__Artykuł__
▶

Skocz do zawartości

[Hamulce] O hamowaniu w deszcz słów kilka


matkell

Rekomendowane odpowiedzi

WItajcie, ostatnio pogoda nas nie rozpieszcza i nieustatnne deszcze kreują wiele niebezpiecznych sytuacji, przykład: podczas delikatnego deszczu jechałem ścieżką i dojeżdzając do skrzyżowania zatrzymałem się przed przejściem, a z tyłu słyszę przeraźliwy pisk, młoda dziewczyna jadąca nieokreślonym rowerem z bliżej nieznanymi hamulcami tarczowymi próbowała się zatrzymać, czy chociaż zwolnić i mimo zaciśnietych klamek nic to nie pomogło. Z całym impetem władowała się na skrzyżowanie Wołoskiej i bodajrze Domaniewskiej, a jest to miejsce dość intensywnie uczęszczanie w Warszawie, jej szczeście polegało na tym, że samochody są w pełni sprawne w deszcz i potrafią się prawie zawsze zatrzymać na czas, a więc zadałem sobie pytanie: czy rowery podlegają jakimś minimalnym wygadaniom co do jakości/sprawności techniczej?

Odnośnik do komentarza
Udostępnij na innych stronach

Moim zdaniem w gre wchodzi tez umiejetnosc hamowania, kazdy umie zacisnac klamke i szybko zablokowac tylne kolo. Mowisz ze nawierzchnia byla morka wiec jeszcze bardziej kolo mialo poslizg. Domyslam sie ze tak bylo ze zachamowala tylem. Choc nie znam tego miejsca ale osobiscie gdybym nie dal rady zahamowac to bym skrecil w jakas sciezke lub trawnik byle by nie wjechac na pasy pod jadace samochody.

Odnośnik do komentarza
Udostępnij na innych stronach

Zależy jak masz ustawiona, ja jakbym docisnął do połowy to już by się zblokowały... lubię tak twardo... też mam tarczówki i jeszcze nigdy mnie w deszczu nie zawiodły, co najwyżej głośno "trąbiły" A może ona się wystraszyła takiego dźwięku i odpuściła? Lub jakaś awaria i tyle... plus możliwe, że używała tylnych - blokada, a przednie mogły być powiedzmy "luźne" nie naciągnięta linka itp - brak efektywnego hamowania?! 

Trzeba było jej spytać ;) 

Odnośnik do komentarza
Udostępnij na innych stronach

  • Mod Team

Tak, ale zaciśnięte było obie klamki, a więc hamowanie było na dwa hamulce, ale mokre klocki + mokre tarcze nawet zwolniły, nie mówiąc o blokowaniu koła

 

 

A teraz co by było jakby tam były fałki? Nic, zupełnie nic... Ani spowolnienia tylko pełna bomba przez skrzyżowanie...

 

Szacunek...

I.

Odnośnik do komentarza
Udostępnij na innych stronach

Skoro już jesteśmy przy temacie hamowania. U siebie mam Vki. Bardzo często hamuję abo samym przodem, albo dla jeszcze bardziej efektywnego obiema klamami.

 

I tu moje pytanie. Jak bardzo hamowanie przodem niszczy amorki? Bo jednak amorki mają luzy techniczne i jednak podczas hamowania wyrabiają się wszystkie uszczelnienia itp.

◀

__Surowe dane__
▶

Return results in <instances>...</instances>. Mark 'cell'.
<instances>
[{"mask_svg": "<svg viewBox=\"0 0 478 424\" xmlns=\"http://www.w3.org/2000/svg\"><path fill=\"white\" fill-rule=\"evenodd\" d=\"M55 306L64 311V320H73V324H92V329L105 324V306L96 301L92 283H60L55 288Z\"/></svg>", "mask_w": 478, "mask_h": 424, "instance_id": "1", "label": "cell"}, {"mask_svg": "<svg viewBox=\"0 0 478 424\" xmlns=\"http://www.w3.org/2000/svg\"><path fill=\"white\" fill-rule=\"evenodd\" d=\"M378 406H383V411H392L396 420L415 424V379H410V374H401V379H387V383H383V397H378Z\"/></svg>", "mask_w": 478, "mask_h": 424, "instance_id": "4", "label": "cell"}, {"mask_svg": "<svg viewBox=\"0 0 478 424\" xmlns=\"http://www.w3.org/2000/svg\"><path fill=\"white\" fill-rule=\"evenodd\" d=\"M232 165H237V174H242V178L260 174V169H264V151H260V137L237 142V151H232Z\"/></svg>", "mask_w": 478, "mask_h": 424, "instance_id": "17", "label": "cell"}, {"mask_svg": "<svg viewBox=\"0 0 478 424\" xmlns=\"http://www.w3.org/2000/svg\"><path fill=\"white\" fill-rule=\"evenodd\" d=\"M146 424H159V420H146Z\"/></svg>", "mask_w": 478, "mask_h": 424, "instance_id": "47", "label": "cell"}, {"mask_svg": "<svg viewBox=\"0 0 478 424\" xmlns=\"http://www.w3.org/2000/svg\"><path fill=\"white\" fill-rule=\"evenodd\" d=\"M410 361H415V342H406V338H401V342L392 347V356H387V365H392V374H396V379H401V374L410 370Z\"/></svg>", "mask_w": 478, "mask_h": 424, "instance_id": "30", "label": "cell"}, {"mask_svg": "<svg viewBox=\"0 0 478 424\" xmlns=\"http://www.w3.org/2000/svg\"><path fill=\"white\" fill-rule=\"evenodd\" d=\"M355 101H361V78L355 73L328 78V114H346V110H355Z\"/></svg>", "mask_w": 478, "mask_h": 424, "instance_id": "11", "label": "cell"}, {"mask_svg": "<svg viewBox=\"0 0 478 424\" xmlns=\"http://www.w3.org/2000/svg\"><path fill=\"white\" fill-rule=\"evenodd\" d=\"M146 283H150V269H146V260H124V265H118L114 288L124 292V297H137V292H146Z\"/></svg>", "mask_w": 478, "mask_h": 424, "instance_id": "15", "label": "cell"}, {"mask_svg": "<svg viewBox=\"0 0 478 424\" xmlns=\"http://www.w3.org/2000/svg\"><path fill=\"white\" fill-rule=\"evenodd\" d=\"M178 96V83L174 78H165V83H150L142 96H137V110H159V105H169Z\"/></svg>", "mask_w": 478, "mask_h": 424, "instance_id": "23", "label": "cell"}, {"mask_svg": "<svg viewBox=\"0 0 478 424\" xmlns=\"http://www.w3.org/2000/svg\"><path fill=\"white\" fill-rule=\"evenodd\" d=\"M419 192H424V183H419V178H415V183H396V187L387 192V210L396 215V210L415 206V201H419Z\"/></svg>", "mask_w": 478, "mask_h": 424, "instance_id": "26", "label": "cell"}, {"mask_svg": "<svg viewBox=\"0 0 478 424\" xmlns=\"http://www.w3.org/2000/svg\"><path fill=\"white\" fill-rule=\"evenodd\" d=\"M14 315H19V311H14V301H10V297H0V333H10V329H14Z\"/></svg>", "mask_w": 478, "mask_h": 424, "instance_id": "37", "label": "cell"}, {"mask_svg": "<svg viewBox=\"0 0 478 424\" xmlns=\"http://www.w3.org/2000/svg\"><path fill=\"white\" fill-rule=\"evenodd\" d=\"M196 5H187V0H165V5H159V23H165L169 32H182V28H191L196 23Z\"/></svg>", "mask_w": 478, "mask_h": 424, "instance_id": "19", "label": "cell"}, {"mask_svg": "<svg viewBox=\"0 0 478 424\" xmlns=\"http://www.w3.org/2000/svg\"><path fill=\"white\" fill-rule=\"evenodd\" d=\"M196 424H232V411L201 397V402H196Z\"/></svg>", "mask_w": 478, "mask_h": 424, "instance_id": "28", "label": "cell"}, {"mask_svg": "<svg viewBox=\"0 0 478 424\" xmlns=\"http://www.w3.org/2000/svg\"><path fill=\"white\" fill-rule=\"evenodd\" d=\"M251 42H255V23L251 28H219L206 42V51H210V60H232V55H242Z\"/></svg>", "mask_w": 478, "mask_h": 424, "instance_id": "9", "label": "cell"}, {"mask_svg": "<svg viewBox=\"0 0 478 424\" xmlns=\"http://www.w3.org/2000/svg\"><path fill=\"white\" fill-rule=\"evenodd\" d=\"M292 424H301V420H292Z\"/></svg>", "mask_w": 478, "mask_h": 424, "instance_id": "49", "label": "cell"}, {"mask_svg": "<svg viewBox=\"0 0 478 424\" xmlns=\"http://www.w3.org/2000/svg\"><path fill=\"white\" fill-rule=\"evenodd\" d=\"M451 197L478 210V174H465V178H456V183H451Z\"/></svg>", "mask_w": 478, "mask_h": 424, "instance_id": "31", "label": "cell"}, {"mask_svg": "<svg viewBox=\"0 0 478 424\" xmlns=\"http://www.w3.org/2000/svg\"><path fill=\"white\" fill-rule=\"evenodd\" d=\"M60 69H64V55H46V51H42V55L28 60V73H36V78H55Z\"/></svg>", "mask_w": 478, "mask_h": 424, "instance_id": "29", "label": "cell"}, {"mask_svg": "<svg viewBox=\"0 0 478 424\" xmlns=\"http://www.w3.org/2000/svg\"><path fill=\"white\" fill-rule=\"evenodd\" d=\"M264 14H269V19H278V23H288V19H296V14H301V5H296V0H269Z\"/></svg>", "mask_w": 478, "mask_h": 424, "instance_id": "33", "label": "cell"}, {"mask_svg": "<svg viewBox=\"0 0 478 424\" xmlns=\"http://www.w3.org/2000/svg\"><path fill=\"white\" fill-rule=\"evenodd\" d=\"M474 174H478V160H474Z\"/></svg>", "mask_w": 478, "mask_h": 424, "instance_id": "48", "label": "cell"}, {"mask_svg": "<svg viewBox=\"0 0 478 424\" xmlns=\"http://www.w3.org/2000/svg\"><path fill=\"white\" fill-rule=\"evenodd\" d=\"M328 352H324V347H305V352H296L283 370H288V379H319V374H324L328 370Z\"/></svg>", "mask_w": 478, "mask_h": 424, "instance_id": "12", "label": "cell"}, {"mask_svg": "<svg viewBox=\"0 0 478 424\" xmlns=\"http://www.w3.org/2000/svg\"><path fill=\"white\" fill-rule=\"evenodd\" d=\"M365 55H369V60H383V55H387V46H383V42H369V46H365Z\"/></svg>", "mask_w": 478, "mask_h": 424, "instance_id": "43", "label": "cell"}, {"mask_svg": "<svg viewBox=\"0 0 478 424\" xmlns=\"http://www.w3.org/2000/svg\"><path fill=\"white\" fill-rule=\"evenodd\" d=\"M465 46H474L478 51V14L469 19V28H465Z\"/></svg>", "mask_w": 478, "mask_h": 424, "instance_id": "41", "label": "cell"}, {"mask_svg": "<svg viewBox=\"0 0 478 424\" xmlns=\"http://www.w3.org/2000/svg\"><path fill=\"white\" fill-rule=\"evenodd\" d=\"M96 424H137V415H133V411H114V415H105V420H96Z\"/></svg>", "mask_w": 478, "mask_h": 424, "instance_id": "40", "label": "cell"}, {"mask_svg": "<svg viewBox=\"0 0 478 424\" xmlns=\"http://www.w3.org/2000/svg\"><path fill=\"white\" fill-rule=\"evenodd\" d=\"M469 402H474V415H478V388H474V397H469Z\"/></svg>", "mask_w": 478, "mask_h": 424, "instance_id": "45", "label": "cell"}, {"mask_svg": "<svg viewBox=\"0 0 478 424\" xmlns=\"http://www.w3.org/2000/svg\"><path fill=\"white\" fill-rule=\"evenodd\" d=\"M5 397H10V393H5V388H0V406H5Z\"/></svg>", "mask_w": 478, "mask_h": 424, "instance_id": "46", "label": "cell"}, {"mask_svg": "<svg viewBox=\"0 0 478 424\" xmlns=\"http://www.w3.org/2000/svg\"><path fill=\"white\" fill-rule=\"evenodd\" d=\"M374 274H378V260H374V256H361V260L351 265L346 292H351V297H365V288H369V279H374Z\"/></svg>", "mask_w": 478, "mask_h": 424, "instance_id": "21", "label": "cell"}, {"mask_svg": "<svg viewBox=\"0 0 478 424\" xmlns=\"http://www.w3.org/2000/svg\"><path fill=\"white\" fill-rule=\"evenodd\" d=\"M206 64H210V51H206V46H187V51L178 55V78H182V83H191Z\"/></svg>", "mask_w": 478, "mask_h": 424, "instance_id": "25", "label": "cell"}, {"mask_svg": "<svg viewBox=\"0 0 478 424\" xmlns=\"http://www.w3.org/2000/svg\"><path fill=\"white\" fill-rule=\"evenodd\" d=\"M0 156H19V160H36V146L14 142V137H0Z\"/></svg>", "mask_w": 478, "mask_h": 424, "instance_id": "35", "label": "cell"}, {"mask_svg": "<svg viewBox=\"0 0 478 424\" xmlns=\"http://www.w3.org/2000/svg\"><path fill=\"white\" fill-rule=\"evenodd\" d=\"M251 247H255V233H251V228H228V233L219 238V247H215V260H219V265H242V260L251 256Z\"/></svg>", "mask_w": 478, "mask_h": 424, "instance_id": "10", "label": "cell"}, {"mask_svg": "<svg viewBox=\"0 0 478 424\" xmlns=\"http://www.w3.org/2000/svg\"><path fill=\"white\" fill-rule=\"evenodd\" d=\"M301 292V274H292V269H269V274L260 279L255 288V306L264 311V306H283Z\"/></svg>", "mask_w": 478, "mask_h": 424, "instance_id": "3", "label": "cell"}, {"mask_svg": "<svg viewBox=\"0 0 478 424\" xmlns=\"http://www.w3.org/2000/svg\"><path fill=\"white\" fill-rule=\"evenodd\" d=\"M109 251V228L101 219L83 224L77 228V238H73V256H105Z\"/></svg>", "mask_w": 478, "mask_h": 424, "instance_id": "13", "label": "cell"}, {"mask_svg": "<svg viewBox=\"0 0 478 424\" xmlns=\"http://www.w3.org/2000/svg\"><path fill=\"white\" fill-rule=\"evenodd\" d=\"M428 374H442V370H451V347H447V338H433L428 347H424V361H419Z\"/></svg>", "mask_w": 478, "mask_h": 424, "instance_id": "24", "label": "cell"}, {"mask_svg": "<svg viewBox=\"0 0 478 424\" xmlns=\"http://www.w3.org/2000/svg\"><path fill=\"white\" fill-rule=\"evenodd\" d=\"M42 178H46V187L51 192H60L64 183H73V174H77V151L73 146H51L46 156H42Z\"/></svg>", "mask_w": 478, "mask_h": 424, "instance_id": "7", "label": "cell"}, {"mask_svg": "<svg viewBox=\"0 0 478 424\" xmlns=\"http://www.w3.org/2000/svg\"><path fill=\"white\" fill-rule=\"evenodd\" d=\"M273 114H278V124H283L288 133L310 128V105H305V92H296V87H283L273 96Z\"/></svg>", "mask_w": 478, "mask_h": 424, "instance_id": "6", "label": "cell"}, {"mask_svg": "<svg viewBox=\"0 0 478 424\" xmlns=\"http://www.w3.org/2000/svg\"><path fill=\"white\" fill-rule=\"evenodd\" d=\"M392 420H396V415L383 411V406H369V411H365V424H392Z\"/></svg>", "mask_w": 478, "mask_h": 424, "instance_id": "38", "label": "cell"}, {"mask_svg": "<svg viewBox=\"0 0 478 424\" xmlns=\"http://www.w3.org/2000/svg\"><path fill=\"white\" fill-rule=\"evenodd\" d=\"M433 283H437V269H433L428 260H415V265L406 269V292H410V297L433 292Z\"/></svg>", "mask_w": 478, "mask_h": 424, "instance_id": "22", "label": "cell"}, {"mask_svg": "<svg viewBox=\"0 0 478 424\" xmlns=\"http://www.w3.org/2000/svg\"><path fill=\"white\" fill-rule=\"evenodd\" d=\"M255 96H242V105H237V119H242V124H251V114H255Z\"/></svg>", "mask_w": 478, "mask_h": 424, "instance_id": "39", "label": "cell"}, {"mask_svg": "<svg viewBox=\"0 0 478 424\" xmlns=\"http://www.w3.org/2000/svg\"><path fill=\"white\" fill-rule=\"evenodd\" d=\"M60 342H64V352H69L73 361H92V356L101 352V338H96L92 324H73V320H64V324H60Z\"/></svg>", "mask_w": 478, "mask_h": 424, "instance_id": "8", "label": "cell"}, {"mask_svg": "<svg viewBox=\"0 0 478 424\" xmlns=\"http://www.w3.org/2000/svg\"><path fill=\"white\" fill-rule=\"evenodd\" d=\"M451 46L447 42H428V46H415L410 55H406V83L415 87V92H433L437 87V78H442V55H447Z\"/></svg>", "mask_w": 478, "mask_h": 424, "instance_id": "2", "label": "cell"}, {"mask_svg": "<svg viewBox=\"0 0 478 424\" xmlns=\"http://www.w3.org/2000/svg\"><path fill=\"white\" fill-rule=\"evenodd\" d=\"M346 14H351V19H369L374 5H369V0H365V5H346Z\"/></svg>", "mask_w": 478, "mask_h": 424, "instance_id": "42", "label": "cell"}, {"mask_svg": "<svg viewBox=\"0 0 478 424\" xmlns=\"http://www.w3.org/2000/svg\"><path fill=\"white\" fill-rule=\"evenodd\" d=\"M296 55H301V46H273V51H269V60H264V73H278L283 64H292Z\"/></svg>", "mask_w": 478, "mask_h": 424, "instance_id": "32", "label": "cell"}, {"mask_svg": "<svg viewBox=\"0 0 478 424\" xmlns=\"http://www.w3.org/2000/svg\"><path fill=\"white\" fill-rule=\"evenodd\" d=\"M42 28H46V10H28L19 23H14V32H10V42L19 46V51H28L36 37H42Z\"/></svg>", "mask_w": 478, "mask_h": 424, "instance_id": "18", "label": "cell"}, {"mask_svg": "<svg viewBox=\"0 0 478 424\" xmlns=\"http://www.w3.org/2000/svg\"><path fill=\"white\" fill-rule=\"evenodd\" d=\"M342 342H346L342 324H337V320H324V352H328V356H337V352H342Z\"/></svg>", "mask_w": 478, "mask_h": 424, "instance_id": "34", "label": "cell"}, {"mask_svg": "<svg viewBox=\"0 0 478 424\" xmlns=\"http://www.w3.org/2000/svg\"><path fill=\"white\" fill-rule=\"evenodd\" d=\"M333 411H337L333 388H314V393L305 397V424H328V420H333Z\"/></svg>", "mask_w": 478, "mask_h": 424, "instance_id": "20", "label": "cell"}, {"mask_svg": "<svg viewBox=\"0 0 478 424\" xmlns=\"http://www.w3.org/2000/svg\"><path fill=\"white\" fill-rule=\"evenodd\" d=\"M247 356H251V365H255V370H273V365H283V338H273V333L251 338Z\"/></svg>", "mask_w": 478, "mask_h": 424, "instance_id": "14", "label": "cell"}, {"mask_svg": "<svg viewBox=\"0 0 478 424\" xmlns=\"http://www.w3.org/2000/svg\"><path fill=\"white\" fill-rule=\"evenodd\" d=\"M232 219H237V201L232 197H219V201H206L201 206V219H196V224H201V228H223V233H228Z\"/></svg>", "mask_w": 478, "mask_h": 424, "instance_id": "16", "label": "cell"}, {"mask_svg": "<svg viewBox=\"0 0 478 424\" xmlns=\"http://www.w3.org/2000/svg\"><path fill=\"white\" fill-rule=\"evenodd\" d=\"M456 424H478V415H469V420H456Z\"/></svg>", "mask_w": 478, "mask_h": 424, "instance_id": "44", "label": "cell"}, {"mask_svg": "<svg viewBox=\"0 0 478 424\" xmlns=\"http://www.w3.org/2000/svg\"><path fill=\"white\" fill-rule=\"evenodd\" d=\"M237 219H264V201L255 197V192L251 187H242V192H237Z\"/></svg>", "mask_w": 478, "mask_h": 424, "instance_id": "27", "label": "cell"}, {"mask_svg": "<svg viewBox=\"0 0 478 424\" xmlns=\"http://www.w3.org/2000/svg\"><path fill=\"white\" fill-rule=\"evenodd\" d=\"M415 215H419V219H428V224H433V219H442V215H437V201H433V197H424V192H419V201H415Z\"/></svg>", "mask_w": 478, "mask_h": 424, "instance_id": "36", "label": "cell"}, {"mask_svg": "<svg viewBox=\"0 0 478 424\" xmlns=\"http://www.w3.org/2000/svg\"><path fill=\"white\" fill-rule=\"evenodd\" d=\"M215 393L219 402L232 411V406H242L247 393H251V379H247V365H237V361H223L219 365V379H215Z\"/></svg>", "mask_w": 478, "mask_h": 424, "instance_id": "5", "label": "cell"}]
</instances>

◀

__Treść polecenia__
Kontynuuj artykuł o hamowaniu rowerem w deszczu, zaczynając zaraz po jego ostatnim zdaniu. Dane nie odgrywają tu żadnej roli.

__Odpowiedź__
Niech ktoś techniczny wytłumaczy :)

Odnośnik do komentarza
Udostępnij na innych stronach

Skoro już jesteśmy przy temacie hamowania. U siebie mam Vki. Bardzo często hamuję abo samym przodem, albo dla jeszcze bardziej efektywnego obiema klamami.

 

I tu moje pytanie. Jak bardzo hamowanie przodem niszczy amorki? Bo jednak amorki mają luzy techniczne i jednak podczas hamowania wyrabiają się wszystkie uszczelnienia itp.

Niech ktoś techniczny wytłumaczy :)

 

To pewnie zależy od klasy amortyzatora... Aczkolwiek chętnie przeczytam wypowiedź kogoś znającego się na tym, bo mam Suntour-a XCR i tarczę 180 z przodu... ;)

Odnośnik do komentarza
Udostępnij na innych stronach

Hamowanie v-kami nie uszkodzi amora. Dużo większe obciążenia są przy hamowaniu z tarczami. Im większy rozmiar tarczy, tym większa siła działa na goleń amora. Wiele zależy też od klasy amora, trudno oczekiwać, żeby sprzęt wart 200-300zł wytrzymał więcej od tego z górnej półki.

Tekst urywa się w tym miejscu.